Much of the structure and function of nucleic acids revolves around the concept of base complementarity. DNA and RNA molecules are not able to bind at random with one another, or even flexibly, as in the case of protein interactions, rather a specific set of patterns called based complementary governs how nucleic acids behave.

The five nucleobases, adenine, cytosine, guanine, thymine and uracil contain nitrogen and oxygen atoms, as well as carbon and hydrogen atoms. These nitrogen and oxygen atoms lead to specific parts of the molecules having certain charges, which wouldn't be the case in purely carbon and hydrogen containing molecules. These specific charges mean that there is the presence of opposite charges between specific molecules. This is base complementarity.

The guanine and cytosine molecules are each able to form three intermolecular interactions between each other. Meanwhile adenine and thymine (or uracil) are only able to form two interactions (Figure 1). These interactions are specific, and only occur between one of each of these molecules, due to the specific charge patterns each molecule contains.

Figure 1: Complementary base pairing between nucleobases found in DNA and RNA. From left to right, between adenine and thymine (found only in DNA), between adenine and uracil (found only in RNA), and between cytosine and guanine (which is found in both DNA and RNA).

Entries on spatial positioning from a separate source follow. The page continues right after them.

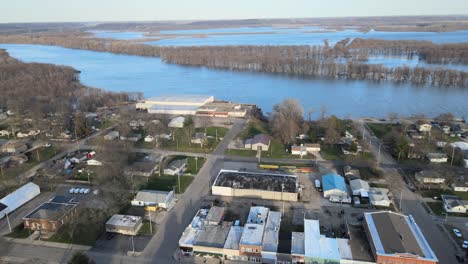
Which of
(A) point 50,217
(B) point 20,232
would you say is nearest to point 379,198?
(A) point 50,217

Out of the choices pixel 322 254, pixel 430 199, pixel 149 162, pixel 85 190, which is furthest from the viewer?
pixel 149 162

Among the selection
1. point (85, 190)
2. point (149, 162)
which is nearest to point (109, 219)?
point (85, 190)

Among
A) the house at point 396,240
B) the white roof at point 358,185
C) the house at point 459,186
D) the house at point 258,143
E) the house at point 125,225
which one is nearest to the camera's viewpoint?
the house at point 396,240

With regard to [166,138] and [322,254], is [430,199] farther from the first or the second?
[166,138]

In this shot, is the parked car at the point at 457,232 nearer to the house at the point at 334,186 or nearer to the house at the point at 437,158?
the house at the point at 334,186

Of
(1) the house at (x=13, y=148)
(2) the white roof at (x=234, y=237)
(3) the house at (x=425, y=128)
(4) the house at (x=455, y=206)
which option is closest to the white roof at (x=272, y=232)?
(2) the white roof at (x=234, y=237)

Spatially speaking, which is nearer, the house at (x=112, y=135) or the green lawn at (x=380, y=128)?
the house at (x=112, y=135)

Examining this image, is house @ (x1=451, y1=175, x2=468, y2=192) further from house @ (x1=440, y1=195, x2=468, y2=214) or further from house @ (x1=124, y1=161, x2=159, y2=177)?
house @ (x1=124, y1=161, x2=159, y2=177)

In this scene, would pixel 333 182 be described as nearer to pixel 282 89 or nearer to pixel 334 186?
pixel 334 186
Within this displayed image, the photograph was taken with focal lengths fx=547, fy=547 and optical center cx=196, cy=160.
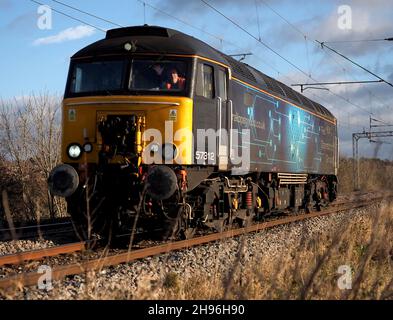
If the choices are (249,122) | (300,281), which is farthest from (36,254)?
(249,122)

These pairings are referred to by the abbreviations AT, AU and CG, from the letters of the nucleobases involved. Because of the differences in charges in the atoms in the molecules, these pairings are specific, and the nucleobases will pair in this way. The AT and AU pairings only have two interactions while the CG pairing has three, thus the AT and AU pairings are often called weak bonds, while the CG pairings are called strong bonds.

This base complementary, through opposite charge attraction, is the basis behind much nucleic acid chemistry. Base complementary dictates how DNA is transcribed into mRNA, as nucleotides will be incorporated into the mRNA in accordance with base complementary to the template DNA. Similar the process of protein translation involves mRNA binding in a complementary manner to tRNA. DNA replication, whether in vivo, or in processes such as polymerase chain reaction, similarly involves nucleotides being incorporated into the new DNA molecule on the basis of base complementary.

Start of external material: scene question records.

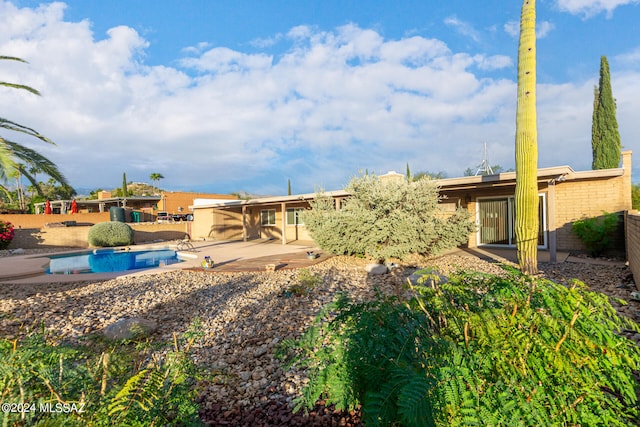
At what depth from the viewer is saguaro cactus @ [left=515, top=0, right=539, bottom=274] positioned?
7117 mm

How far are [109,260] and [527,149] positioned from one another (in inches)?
614

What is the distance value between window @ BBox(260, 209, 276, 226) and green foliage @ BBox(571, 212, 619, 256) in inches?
588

Occasionally base complementary can fail and nucleic acids can be misincorporated. When this happens, which it can do occasionally, it gives rise to genetic variants, which depending on the organism, may be corrected by proofreading enzymes. Although some organisms such as HIV do not have any proofreading activity, and seek to maximize the amount of genetic variance they have as part of their evolutionary strategy.